• Directive: Reproduce, without any changes, the stretch of the Vision API code sample below from "from google.cloud import" through "image = vision.types.Image(content=content)".

• Passage provided:

⁂

Before trying this sample, follow the Python setup instructions in the Vision API Quickstart Using Client Libraries . For more information, see the Vision API Python API reference documentation .

def detect_document(path):
    """Detects document features in an image."""
    from google.cloud import vision
    client = vision.ImageAnnotatorClient()

    with io.open(path, 'rb') as image_file:
        content = image_file.read()

    image = vision.types.Image(content=content)

    response = client.document_text_detection(image=image)

    for page in response.full_text_annotation.pages:
        for block in page.blocks:
            print('\nBlock confidence: {}\n'.format(block.confidence))

            for paragraph in block.paragraphs:
                print('Paragraph confidence: {}'.format(
                    paragraph.confidence))

⁂

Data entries
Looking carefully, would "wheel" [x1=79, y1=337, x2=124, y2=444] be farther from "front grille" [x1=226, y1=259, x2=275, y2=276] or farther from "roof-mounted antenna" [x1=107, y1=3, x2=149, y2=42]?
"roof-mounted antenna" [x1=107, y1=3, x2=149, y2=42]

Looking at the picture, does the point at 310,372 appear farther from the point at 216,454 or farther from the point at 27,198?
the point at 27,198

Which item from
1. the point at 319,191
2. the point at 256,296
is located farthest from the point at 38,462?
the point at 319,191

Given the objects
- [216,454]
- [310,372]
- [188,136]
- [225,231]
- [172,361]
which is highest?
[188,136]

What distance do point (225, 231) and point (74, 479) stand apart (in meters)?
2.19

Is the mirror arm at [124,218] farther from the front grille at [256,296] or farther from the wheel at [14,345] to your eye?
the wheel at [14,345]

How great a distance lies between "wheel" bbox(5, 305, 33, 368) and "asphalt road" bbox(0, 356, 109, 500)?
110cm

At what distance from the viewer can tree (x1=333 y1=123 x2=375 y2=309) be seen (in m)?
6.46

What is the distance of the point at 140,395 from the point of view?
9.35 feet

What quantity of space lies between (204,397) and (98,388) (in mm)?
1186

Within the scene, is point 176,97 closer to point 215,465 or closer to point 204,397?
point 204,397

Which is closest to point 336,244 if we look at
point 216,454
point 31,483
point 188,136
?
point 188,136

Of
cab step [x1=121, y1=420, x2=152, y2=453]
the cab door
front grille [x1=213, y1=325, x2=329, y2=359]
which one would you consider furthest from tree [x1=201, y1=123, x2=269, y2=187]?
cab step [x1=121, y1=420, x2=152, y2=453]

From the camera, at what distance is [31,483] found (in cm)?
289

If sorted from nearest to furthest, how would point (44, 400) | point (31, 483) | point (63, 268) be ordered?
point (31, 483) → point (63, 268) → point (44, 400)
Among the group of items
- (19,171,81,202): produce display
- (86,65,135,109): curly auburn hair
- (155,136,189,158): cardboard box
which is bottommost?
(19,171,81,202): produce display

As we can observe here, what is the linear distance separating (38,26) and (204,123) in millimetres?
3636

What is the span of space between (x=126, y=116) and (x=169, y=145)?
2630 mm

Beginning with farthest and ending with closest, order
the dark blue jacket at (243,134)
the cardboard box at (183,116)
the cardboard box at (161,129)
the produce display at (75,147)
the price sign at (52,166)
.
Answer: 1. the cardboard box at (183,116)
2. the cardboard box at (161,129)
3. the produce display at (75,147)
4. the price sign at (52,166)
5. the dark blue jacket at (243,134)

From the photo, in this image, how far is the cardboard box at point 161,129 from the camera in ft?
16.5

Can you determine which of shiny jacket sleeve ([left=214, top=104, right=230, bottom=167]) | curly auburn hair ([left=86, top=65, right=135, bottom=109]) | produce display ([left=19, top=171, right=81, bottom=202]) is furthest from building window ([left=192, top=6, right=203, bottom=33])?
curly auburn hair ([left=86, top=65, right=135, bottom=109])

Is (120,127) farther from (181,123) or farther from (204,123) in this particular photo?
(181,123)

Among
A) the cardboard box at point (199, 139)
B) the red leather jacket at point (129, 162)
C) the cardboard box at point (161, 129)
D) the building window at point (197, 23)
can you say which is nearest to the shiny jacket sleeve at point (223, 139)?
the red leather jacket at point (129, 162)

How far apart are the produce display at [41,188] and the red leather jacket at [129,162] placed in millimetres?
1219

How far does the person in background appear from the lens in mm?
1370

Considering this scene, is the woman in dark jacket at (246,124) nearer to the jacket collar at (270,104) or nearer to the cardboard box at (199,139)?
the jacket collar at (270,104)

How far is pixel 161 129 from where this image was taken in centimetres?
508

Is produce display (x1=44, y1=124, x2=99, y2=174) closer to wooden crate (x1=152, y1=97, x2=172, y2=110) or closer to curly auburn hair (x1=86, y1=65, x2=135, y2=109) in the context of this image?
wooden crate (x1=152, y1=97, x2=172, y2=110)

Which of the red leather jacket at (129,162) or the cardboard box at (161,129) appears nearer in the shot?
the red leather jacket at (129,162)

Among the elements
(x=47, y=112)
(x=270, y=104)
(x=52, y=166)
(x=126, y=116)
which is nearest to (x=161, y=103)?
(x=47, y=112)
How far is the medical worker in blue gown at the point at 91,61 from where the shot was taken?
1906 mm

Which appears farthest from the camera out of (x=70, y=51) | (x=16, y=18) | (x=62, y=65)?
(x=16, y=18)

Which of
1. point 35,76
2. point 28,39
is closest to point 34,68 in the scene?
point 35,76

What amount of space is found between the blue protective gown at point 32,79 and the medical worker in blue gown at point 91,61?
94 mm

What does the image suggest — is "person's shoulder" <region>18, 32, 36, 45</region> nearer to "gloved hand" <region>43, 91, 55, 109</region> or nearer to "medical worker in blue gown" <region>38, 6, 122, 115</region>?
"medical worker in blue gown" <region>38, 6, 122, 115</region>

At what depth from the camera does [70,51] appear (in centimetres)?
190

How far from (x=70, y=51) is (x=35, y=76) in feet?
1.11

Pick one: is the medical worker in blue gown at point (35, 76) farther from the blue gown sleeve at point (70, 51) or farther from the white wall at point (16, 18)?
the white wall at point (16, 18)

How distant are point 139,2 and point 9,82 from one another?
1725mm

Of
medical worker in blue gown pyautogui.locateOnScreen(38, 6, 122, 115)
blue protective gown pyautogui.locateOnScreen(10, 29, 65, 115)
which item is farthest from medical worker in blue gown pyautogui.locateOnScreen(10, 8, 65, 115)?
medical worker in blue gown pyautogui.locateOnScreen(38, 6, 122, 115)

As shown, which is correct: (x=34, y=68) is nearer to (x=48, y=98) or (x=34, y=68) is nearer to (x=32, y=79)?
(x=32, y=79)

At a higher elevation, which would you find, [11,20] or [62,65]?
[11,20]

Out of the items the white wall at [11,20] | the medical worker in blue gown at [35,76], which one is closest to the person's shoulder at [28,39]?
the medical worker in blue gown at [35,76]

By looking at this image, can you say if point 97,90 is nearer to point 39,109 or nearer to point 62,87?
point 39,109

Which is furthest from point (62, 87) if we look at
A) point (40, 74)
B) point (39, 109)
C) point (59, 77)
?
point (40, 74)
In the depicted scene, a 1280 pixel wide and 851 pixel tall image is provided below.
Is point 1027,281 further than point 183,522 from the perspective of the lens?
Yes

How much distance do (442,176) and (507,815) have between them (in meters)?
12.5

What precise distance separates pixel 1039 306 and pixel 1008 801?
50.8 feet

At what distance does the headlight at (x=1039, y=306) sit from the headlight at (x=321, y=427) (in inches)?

⁂

• In response:
from google.cloud import vision
    client = vision.ImageAnnotatorClient()

    with io.open(path, 'rb') as image_file:
        content = image_file.read()

    image = vision.types.Image(content=content)